Injury, trauma or irritation:

  • Injury or irritation from an accident
  • Pelvic surgery
  • Female circumcision
  • Episiotomy
  • Congenital abnormality
  • Inflammation, infection or skin disorder
  • Vaginismus: Involuntary spasms of the muscles of the vaginal wall which often can be a protective method to avoid pain
  • Deep pain: Occurs with deep penetration and may be more pronounced with certain positions
  • Pathological causes such as endometriosis, pelvic inflammatory disease, uterine prolapse, uterine fibroids, cystitis, irritable bowel syndrome and ovarian cysts.
  • Surgeries or medical treatments: Scarring from surgeries that involve your pelvic area, including hysterectomy, can sometimes cause painful intercourse. Medical treatments, such as radiation and chemotherapy, can cause changes that make sex painful.
  • Emotional factors, sexual abuse and psychological problems
  • Anxiety, depression, concerns about your physical appearance, fear of intimacy or relationships problems can contribute to a low level of arousal and a resulting discomfort or pain.
  • Stress: Pelvic floor muscles tend to tighten in response to stress in life. This can contribute to pain.

A thorough Medical history, pelvic examination, vaginal swabs, pap smear and pelvic ultrasound +/- colposcopy will enable us to identify possible cause.

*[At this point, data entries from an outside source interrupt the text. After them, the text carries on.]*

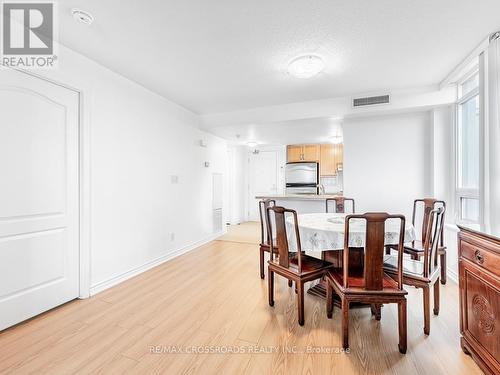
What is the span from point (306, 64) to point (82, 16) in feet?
6.31

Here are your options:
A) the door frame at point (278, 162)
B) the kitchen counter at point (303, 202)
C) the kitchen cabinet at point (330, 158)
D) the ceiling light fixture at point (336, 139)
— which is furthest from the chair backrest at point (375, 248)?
the door frame at point (278, 162)

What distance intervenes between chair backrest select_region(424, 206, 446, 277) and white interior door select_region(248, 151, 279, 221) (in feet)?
17.3

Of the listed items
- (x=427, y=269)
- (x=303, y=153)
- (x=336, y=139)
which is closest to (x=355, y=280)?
(x=427, y=269)

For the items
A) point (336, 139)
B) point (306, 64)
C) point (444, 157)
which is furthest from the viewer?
point (336, 139)

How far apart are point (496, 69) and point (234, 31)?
232 cm

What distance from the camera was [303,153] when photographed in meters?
6.66

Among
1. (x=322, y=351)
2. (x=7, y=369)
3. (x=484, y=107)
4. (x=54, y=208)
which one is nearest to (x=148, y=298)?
(x=7, y=369)

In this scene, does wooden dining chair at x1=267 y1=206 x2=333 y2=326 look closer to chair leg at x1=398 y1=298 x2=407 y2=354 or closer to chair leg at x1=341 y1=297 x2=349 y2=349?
chair leg at x1=341 y1=297 x2=349 y2=349

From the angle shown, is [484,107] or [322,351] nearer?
[322,351]

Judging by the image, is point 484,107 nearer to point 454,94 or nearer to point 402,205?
point 454,94

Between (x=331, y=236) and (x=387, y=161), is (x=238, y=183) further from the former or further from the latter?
(x=331, y=236)

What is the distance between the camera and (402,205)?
3637 mm

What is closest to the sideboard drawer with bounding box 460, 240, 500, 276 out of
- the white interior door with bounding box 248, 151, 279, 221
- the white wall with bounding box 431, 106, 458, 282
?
the white wall with bounding box 431, 106, 458, 282

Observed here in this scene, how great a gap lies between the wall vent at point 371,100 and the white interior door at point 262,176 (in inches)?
151
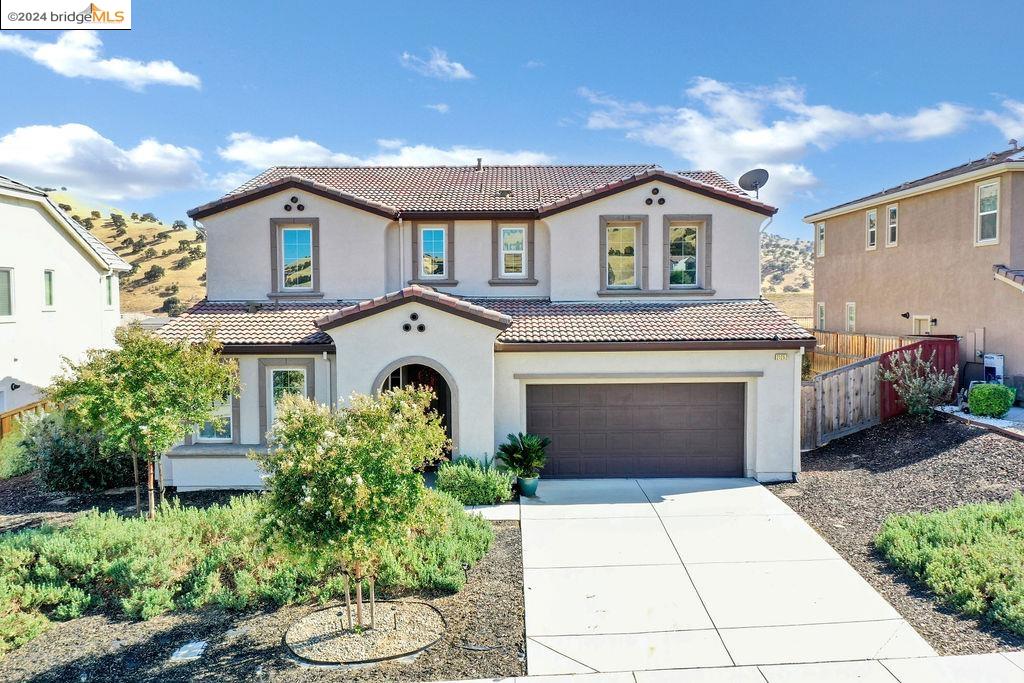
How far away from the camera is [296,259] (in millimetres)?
16719

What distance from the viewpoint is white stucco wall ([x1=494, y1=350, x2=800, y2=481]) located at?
14539 mm

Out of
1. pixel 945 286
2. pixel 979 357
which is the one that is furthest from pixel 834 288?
pixel 979 357

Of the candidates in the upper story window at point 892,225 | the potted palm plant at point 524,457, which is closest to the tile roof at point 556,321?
the potted palm plant at point 524,457

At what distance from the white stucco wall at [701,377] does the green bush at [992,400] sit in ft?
17.3

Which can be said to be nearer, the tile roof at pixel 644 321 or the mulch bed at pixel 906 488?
the mulch bed at pixel 906 488

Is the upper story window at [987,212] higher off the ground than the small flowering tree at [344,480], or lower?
higher

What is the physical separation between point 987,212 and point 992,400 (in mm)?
6530

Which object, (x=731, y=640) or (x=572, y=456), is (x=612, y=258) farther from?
(x=731, y=640)

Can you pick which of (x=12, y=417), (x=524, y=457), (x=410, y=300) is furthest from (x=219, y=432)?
(x=12, y=417)

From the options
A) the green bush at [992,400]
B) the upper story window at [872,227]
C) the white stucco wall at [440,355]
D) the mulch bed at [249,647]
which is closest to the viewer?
the mulch bed at [249,647]

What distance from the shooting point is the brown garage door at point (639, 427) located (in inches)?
585

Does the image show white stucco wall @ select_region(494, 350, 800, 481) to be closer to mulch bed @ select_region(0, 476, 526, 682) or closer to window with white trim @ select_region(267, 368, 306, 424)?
window with white trim @ select_region(267, 368, 306, 424)

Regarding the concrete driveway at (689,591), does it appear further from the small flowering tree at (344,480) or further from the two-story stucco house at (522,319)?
the small flowering tree at (344,480)

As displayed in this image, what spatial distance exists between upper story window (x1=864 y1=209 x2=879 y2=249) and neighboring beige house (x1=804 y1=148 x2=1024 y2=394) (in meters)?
0.04
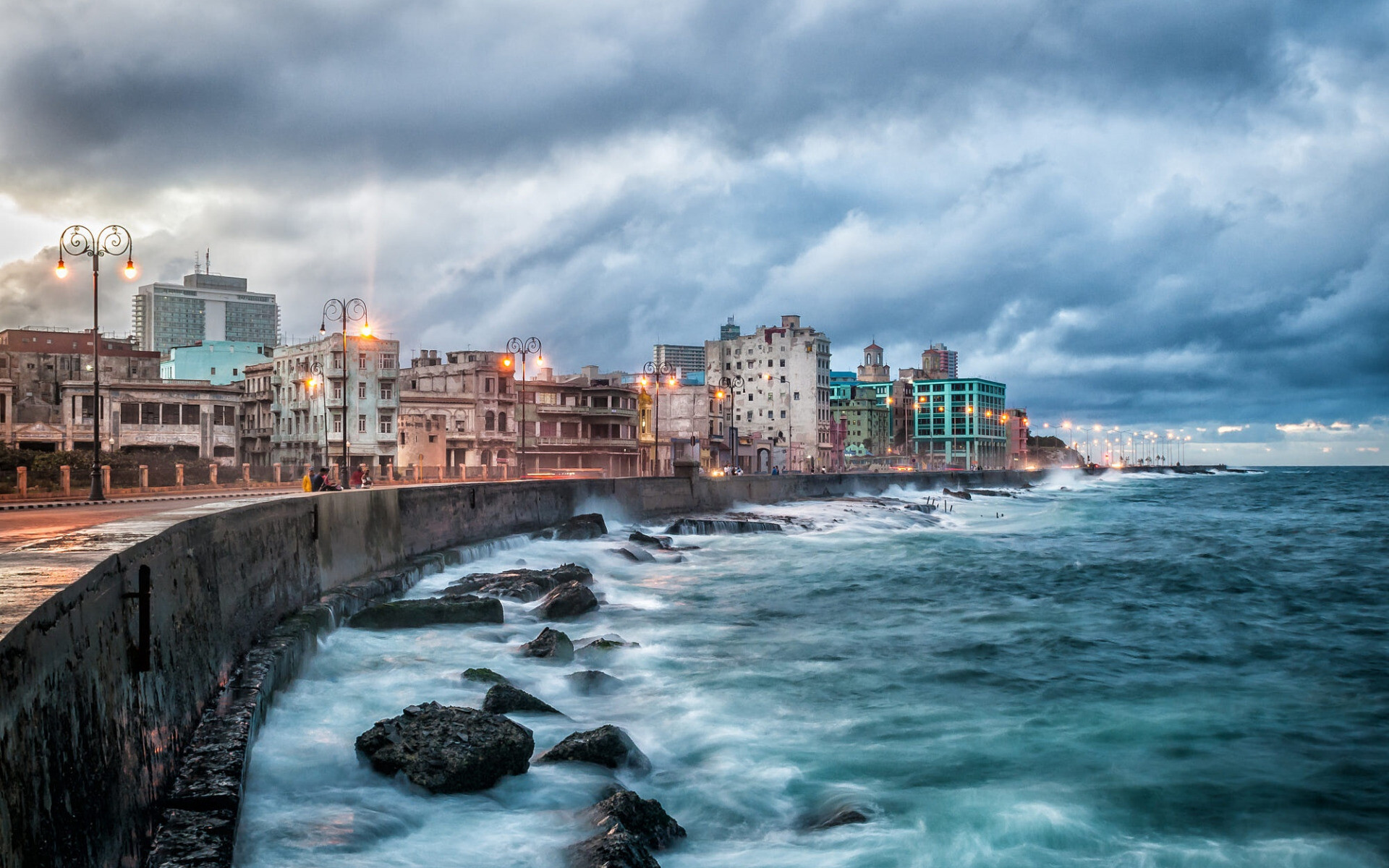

  • Medications: Oestrogen cream, ordinary vegetable oil is the best lubricant (most other lubricants have alcohol/preservatives which may irritate).
  • Therapy: De-sensitisation therapy + counselling or sex therapy
  • Drugs: Depends on the underlying problem; antibiotics, oral Endep, Amitriptyline 2% cream vaginally or some anti-epileptic drugs may be used.
  • LASER: a non invasive treatment for reshaping and revitalising of scar tissue and atrophic mucosa of the vagina
  • Emcyte Platelet Rich Plasma ( PRP ): a non invasive treatment for reshaping and revitalising of scar tissue and atrophic mucosa of the vagina.
  • Combination of LASER and Emcyte PRP: the ultimate treatment of chronic atrophic vaginitis.

Surgical

  • Reversal of the scar
  • Laparoscopy: Excision of endometriosis, removal of ovarian cysts, adhesiolysis, removal of the fibroids, etc

Some tips and home remedies

  • Change positions: Being on top of your partner during intercourse may regulate penetration to a depth that feels good for you.
  • Communicate: what feels good and what doesn’t? If you need your partner to go slow, say no.
  • Don’t rush: Longer foreplay to stimulate your natural lubrication and delaying penetration until your are aroused.
  • Use lubricants: Olive and vegetable oil are most effective, cheap and readily available.

Coping and support

  • Until vaginal penetration becomes less painful and bothersome, you and your partner might find other options to be more comfortable, more filling and more fun than your regular routine. Sensual massage, kissing and mutual masturbation can all be good alternatives to intercourse.